# MSI 970A SLI Krait Edition Code 99? (gelöst)



## orca113 (6. Januar 2017)

*MSI 970A SLI Krait Edition Code 99? (gelöst)*

Hallo zusammen. Seit ca 14 Tagen verwende ich ein 970A SLI Krait Edition.

System läuft großartig. Es ist nicht übertaktet. Leider kommt es aber vor eigentlich fast täglich das ich den PC einschalte, das Bios seine Tests macht und bei einem zweiten durchgang hängt es sich auf mit einer kleinen 99 in der unteren rechten Bildschirmecke. Es hilft dann nur ein Bios-Reset.

Könnt ihr mir sagen was das ist? Nach dem Bios Reset mache ich aber auch keine Einstellungen im Bios. Lasse alles wie es ist. Am nächsten Tag oder bei nächsten einschalten des PCs meist das selbe.

Es kommt auch vor das es Problemlos startet.



*Lösung:*


orca113 schrieb:


> Also jetzt mal ein erfreuliches Update:
> 
> Nachdem alle oben genannten Maßnahmen kaum eine Besserung brachten habe ich nun alles wíeder eingebaut und war davon überzeugt, mit diesem Schrotthaufen bis Ryzen leben zu müssen. Aber...
> 
> ...


----------



## Guru4GPU (6. Januar 2017)

*AW: MSI 970A SLI Krait Edition Code 99?*



orca113 schrieb:


> Hallo



So wie es aussieht scheinen einige (auch neue) MSI Mainboards davon betroffen zu sein

Schon mal ein BIOS update ausprobiert? (falls eine neue Version da ist)


----------



## orca113 (6. Januar 2017)

*AW: MSI 970A SLI Krait Edition Code 99?*

Ja habe ich.  Das Ding hatte zuerst noch ganz andere Probleme zusätzlich. Das mit dem 99 hat es davor auch schon gemacht aber nicht so oft. Die anderen Probleme sind weg aber das mit 99 ist jetzt noch schlimmer.


----------



## orca113 (9. Januar 2017)

*AW: MSI 970A SLI Krait Edition Code 99?*

Würde mich freuen wenn die Herren von MSI etwas sagen könnten (so war es eigentlich gedacht).
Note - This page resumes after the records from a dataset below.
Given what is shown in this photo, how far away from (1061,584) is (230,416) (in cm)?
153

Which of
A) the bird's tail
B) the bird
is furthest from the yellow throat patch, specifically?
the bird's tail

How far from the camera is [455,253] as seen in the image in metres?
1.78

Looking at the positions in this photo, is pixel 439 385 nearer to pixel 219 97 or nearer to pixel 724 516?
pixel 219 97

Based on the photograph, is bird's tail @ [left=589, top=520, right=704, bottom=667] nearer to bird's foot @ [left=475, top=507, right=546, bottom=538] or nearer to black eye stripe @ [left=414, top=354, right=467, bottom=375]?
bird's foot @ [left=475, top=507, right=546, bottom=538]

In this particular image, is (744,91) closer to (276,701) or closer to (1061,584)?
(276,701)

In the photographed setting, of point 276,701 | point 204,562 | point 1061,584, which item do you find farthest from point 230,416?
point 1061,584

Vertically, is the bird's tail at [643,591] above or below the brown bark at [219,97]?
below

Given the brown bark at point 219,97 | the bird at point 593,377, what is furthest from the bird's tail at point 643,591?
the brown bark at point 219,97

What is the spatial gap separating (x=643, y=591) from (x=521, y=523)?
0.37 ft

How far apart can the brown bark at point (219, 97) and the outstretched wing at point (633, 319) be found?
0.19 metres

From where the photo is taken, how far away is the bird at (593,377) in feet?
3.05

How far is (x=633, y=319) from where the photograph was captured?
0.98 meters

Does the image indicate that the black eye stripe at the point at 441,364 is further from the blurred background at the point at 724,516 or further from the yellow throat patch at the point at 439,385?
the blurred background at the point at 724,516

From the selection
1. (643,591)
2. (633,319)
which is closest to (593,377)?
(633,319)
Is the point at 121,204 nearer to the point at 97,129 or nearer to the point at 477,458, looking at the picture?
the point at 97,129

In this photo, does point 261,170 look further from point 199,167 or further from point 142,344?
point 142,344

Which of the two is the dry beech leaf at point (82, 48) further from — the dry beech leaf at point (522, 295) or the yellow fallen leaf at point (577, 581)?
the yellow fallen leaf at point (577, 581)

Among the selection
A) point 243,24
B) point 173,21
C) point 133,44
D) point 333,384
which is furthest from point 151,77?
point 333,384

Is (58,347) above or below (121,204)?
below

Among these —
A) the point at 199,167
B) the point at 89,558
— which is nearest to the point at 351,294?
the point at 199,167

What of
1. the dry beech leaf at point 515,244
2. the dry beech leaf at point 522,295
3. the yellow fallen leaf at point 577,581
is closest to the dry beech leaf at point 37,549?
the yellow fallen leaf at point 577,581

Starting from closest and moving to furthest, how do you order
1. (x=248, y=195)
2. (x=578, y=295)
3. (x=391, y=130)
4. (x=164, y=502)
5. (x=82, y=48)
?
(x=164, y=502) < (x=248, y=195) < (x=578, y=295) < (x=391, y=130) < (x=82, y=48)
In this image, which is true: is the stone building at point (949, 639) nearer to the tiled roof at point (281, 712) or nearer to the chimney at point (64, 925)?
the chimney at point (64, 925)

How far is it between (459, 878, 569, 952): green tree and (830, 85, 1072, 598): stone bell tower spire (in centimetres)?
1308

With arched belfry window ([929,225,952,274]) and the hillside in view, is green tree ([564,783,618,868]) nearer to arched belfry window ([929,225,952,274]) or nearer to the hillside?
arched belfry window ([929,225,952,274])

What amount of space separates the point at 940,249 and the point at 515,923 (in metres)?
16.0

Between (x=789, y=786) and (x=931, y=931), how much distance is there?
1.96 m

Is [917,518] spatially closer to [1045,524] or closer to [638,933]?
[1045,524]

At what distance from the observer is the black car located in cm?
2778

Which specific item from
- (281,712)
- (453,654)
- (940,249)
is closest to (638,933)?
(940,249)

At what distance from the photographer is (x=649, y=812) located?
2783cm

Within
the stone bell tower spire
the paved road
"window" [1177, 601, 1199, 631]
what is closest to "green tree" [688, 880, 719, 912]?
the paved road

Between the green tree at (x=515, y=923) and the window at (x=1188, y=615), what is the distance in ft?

Es ist nämlich so das dieses Problem sehr weit verbreitet ist laut Google.


----------



## LastManStanding (9. Januar 2017)

*AW: MSI 970A SLI Krait Edition Code 99?*

Hi ich bin jetzt nicht von MSI.^^
Ich will jetzt nicht Beschwören das es, dass ist aber ich habe mal bei einem Thema auf ComputerBase vor 2 Jahren glaube ich, einen sehr ähnlichen Fehler mit Versucht zu lösen.
Dort war es die Grafikkarte, da ist er aber gar nicht gestartet wenn die Grafikkarte drin war.
Hast du ne Alte? Dann Probiere das doch mal ne Zeitlang.


----------



## orca113 (9. Januar 2017)

*AW: MSI 970A SLI Krait Edition Code 99?*



Lonemaster schrieb:


> Hi ich bin jetzt nicht von MSI.^^
> Ich will jetzt nicht Beschwören das es, dass ist aber ich habe mal bei einem Thema auf ComputerBase vor 2 Jahren glaube ich Einen sehr Ähnlichen Fehler mit Versucht zu lösen.
> Dort war es Die Grafikkarte



Nein, ich habe jetzt eine andere Graka probiert, habe eine andere CPU und meine CPU nochmal raus und wieder rein probiert, anderen Ram probiert immer das gleiche.

Was ich festgestellt habe ist das wenn hinten alles außer dem Keyboard ausgesteckt ist geht es fast immer gut mit dem starten. Aber auch komt es dann hin und wieder vor das bei 99 Feierabend ist.


----------



## LastManStanding (9. Januar 2017)

*AW: MSI 970A SLI Krait Edition Code 99?*

Ich hatte das jetzt halt noch im Kopf. Wenn du Das und praktisch alles andere natürlich schon Ausgeschlossen hast. Dann ist meine Erinnerung natürlich nichtig.
Der Mensch von MSI der sich nicht meldet, könnte dir noch ein UEFI Update empfehlen, schätze ich mal. Hast du denn noch Gewährleistung?
Aber vielleicht hat der Urlaub


----------



## orca113 (9. Januar 2017)

*AW: MSI 970A SLI Krait Edition Code 99?*

Also ich habe das Board vor 14 Tagen gekauft. Eigentlich schon. Mein altes AM3+ war kaputt, dann hatte ich als Ersatz ein Asrock gekauft das defekt geliefert wurde (habe schon die Bestätigung das es defekt war) und als Ersatz habe ich mir dann das Krait geholt.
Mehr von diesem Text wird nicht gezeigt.